>> begin PROVIDED RECORDS
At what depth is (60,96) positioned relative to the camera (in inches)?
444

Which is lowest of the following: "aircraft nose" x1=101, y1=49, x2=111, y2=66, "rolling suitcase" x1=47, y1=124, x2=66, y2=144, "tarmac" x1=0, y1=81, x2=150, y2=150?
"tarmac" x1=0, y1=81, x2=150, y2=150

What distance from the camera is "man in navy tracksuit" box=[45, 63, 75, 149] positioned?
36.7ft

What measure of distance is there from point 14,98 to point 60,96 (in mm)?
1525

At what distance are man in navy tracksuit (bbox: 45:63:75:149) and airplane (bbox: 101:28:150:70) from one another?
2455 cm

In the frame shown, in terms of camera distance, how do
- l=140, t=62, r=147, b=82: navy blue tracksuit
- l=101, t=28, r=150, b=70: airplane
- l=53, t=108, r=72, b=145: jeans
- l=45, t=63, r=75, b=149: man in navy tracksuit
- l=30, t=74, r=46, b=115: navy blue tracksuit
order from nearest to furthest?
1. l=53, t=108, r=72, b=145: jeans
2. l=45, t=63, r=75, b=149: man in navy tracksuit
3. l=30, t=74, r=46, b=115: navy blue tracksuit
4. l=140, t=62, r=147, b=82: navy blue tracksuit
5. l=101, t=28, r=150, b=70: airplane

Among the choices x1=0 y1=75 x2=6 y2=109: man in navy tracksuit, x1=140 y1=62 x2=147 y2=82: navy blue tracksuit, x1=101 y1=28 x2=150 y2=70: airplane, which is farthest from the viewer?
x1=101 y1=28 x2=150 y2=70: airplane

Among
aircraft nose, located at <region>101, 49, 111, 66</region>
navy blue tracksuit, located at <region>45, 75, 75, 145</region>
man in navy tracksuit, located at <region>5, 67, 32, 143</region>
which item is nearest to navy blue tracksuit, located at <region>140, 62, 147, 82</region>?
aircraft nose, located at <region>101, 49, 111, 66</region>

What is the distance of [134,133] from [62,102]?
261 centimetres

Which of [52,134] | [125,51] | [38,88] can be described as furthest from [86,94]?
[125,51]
>> end PROVIDED RECORDS
WHAT YOU HAVE TO DO ::
Return the listing above word for word, keeping every line and changing nothing.

RESPONSE ::
At what depth is (60,96) positioned relative to the camera (in inches)?
444

Which is lowest of the following: "aircraft nose" x1=101, y1=49, x2=111, y2=66, "rolling suitcase" x1=47, y1=124, x2=66, y2=144, "tarmac" x1=0, y1=81, x2=150, y2=150?
"tarmac" x1=0, y1=81, x2=150, y2=150

What distance from the camera is "man in navy tracksuit" box=[45, 63, 75, 149] positioned?
36.7ft

What measure of distance is there from point 14,98 to point 60,96 (in mm)?
1525

At what distance are man in navy tracksuit (bbox: 45:63:75:149) and airplane (bbox: 101:28:150:70) from one another?
2455 cm

In the frame shown, in terms of camera distance, how do
- l=140, t=62, r=147, b=82: navy blue tracksuit
- l=101, t=28, r=150, b=70: airplane
- l=53, t=108, r=72, b=145: jeans
- l=45, t=63, r=75, b=149: man in navy tracksuit
- l=30, t=74, r=46, b=115: navy blue tracksuit
order from nearest to furthest?
1. l=53, t=108, r=72, b=145: jeans
2. l=45, t=63, r=75, b=149: man in navy tracksuit
3. l=30, t=74, r=46, b=115: navy blue tracksuit
4. l=140, t=62, r=147, b=82: navy blue tracksuit
5. l=101, t=28, r=150, b=70: airplane

Among the choices x1=0 y1=75 x2=6 y2=109: man in navy tracksuit, x1=140 y1=62 x2=147 y2=82: navy blue tracksuit, x1=101 y1=28 x2=150 y2=70: airplane, which is farthest from the viewer?
x1=101 y1=28 x2=150 y2=70: airplane

Among
aircraft nose, located at <region>101, 49, 111, 66</region>
navy blue tracksuit, located at <region>45, 75, 75, 145</region>
man in navy tracksuit, located at <region>5, 67, 32, 143</region>
which item is nearest to navy blue tracksuit, located at <region>140, 62, 147, 82</region>?
aircraft nose, located at <region>101, 49, 111, 66</region>

What is the distance of [134,133] from [62,102]?
261 centimetres

Which of [52,134] | [125,51] | [38,88] can be described as furthest from [86,94]?
[125,51]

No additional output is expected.